I just stared. I didn't know that the male species even had the capacity to dream up a sweet plan like that. Apparently, I didn't give him enough credit. He winced when I didn't say anything. "If that's okay, of course. I wasn't trying to overstep." He nodded his head once, like he understood something. "You don't want me to meet him yet, do you? Yeah, I was moving things pretty fast, I guess." I tried to speak, but he backed up a bit and rubbed his hair. "I'll see you next week. I hope he feels better-"

"Milo, shut up," I scolded and laughed a breath. "A girl can't get a word in."

He stood silent, watching me. He was such a strange combination of cocky and insecure. One minute he was spouting how he was chasing me, no matter what, and then the next he was trying to skirt away with his tail between his legs.
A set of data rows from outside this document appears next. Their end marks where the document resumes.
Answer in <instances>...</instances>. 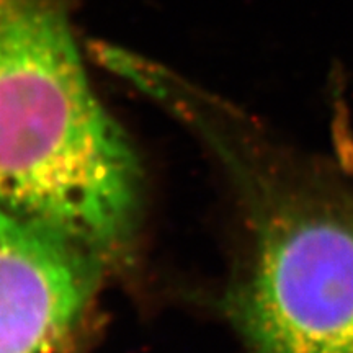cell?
I'll use <instances>...</instances> for the list:
<instances>
[{
    "instance_id": "cell-1",
    "label": "cell",
    "mask_w": 353,
    "mask_h": 353,
    "mask_svg": "<svg viewBox=\"0 0 353 353\" xmlns=\"http://www.w3.org/2000/svg\"><path fill=\"white\" fill-rule=\"evenodd\" d=\"M224 170L242 237L224 311L247 353H353V139L304 156L213 95L170 101Z\"/></svg>"
},
{
    "instance_id": "cell-2",
    "label": "cell",
    "mask_w": 353,
    "mask_h": 353,
    "mask_svg": "<svg viewBox=\"0 0 353 353\" xmlns=\"http://www.w3.org/2000/svg\"><path fill=\"white\" fill-rule=\"evenodd\" d=\"M0 208L105 268L138 237L141 167L88 82L70 0H0Z\"/></svg>"
},
{
    "instance_id": "cell-3",
    "label": "cell",
    "mask_w": 353,
    "mask_h": 353,
    "mask_svg": "<svg viewBox=\"0 0 353 353\" xmlns=\"http://www.w3.org/2000/svg\"><path fill=\"white\" fill-rule=\"evenodd\" d=\"M107 268L0 208V353H81Z\"/></svg>"
}]
</instances>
"I don't want you to go; I'm just surprised you want to stay."

His jaw twitched. "This is where you are."

I didn't know my heart could hurt so good.

He took the end of my scarf and unraveled it from my neck gently as he continued, his face so close. "I've never met someone who made me feel…"

I wasn't sure if he trailed off or if that was his whole thought. I made him feel. That thought made my insides giddy, because he made me feel, too. It was always drugs. No boy or man had ever made me feel before.

It scared the hell out of me, yet made me feel like I was the only girl who mattered. How could someone you barely knew alter your life and perception so much? He made me question everything. I had been just surviving, taking care of my brother because I loved him and had to, but after he was gone, I didn't know what would become of me.

I was just existing, but he made me want to live.

"Stay," I commanded softly.

His lip lifted just a bit. "I like this bossy side of you. A lot."

I laughed under my breath. "I'll remember that. Come on, hotshot."

He barked a laugh as I grinned, walking backward. "She told you about that?"

"What, about her threatening your life? Yeah." I stopped at the door and loved how he took my fingers in his and toyed with them. I watched them, fascinated. "My brother—just don't say anything about him being sick or whatever. I don't really bring anyone here."

"It's okay." He lifted my chin. "Maya, it's okay."

"By the way, thanks for not jumping to conclusions and getting all mad about seeing me in the doorway with another guy. I saw your face. I'm sorry I forgot to tell you about my brother living here. Another guy probably would've been upset before I could explain," I assumed anyway.

"Well, a lot of arguments are based on assumptions. A lot of assumptions are made about me because I'm a guy, because I'm an addict, because I'm only twenty. You get my drift." I nodded. "So I try really hard not to assumption-jump as a way to hopefully send that karma back around to me."